**REQUISITI DEL COMPITO:** Copia dal brano sul caso Almasri la parte compresa tra "L'Ufficio del Procuratore" e "alla Corte penale internazionale.", estremi inclusi.

**BRANO:**
——————————

Le accuse della Corte penale internazionale

 Il mandato d'arresto della Cpi, pubblicato il 18 gennaio 2025, definisce Almasri - anche noto come Osama Elmasry Njeem - come responsabile di torture, violenze sessuali, omicidi e persecuzioni sistematiche contro detenuti, a partire dal 15 febbraio 2015. Le vittime, secondo l'accusa, sarebbero state colpite per motivi di fede religiosa, origine etnica o condizione di migranti. I fatti si sarebbero verificati nella prigione di Mitiga, struttura tristemente nota per trattamenti inumani.

Il procedimento avviato in Libia

 L'Ufficio del Procuratore generale della Libia ha reso noto su Facebook di aver formalmente aperto un procedimento a carico di Almasri, applicando le norme della giurisdizione nazionale. Un primo interrogatorio è avvenuto il 28 aprile 2025, nel corso del quale l'ex ufficiale è stato informato delle accuse. La Procura ha raccolto le sue dichiarazioni, ora verbalizzate, e ha avviato la raccolta delle prove con il supporto di una richiesta di assistenza legale inviata alla Corte penale internazionale.

L'arresto e il rilascio in Italia: un caso controverso

 Osama Almasri era stato arrestato in Italia, a Torino, il 19 gennaio 2025, grazie a un avviso rosso dell'Interpol. Tuttavia, pochi giorni dopo, la Corte d'appello di Roma ne ha disposto il rilascio, ritenendo l'arresto irregolare per mancanza di coinvolgimento del Ministero della Giustizia. Almasri è stato quindi espulso e rimpatriato con un volo governativo libico il 21 gennaio. Il caso ha suscitato proteste da parte di organizzazioni internazionali come Amnesty International, che hanno parlato di "un duro colpo per la giustizia internazionale".

Il coinvolgimento della politica italiana

 La gestione del caso ha avuto ripercussioni anche sul piano politico. Il primo ministro Giorgia Meloni e i ministri Carlo Nordio, Matteo Piantedosi e Alfredo Mantovano sono stati iscritti nel registro degli indagati dalla procura di Roma. Le accuse includono favoreggiamento e peculato per aver agevolato la partenza di Almasri senza ottemperare al mandato della Cpi. Critiche sono arrivate anche da esponenti della comunità internazionale, preoccupati per le implicazioni sul rispetto degli obblighi verso la Corte.

Cosa succede ora: giustizia in due paesi

 In Libia, il procedimento nazionale proseguirà con l'analisi delle prove e la collaborazione della Corte penale internazionale. Intanto, in Italia, proseguono le indagini penali per chiarire la gestione del caso e le eventuali responsabilità politiche. La Cpi resta in attesa di risposte ufficiali dalle autorità italiane per determinare i prossimi passi del procedimento internazionale.

——————————

(Contenuto trascritto delle pagine)
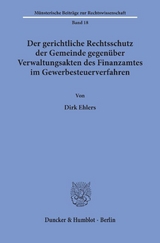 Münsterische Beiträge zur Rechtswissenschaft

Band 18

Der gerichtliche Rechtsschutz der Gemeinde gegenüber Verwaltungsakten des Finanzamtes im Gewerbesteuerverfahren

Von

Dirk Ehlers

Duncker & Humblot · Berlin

——————————

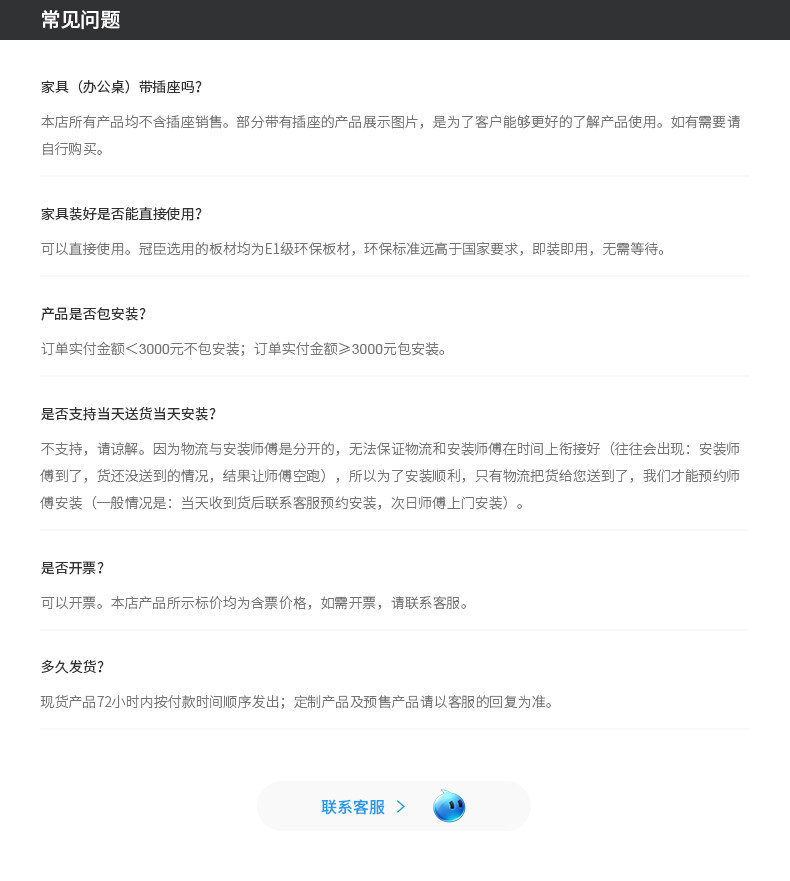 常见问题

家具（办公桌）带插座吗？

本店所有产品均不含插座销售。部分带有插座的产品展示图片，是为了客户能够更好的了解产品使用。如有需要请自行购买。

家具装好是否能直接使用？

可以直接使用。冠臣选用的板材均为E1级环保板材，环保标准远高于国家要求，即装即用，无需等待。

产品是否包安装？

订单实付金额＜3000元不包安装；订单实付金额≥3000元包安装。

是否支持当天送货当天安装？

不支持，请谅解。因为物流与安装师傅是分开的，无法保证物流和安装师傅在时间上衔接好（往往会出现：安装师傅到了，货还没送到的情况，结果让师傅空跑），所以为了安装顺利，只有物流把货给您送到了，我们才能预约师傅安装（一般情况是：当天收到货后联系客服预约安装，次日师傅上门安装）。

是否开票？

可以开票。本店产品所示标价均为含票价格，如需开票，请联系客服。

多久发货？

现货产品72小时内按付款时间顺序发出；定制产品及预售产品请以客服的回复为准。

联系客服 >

——————————

**RISULTATO DEL COMPITO:**
L'Ufficio del Procuratore generale della Libia ha reso noto su Facebook di aver formalmente aperto un procedimento a carico di Almasri, applicando le norme della giurisdizione nazionale. Un primo interrogatorio è avvenuto il 28 aprile 2025, nel corso del quale l'ex ufficiale è stato informato delle accuse. La Procura ha raccolto le sue dichiarazioni, ora verbalizzate, e ha avviato la raccolta delle prove con il supporto di una richiesta di assistenza legale inviata alla Corte penale internazionale.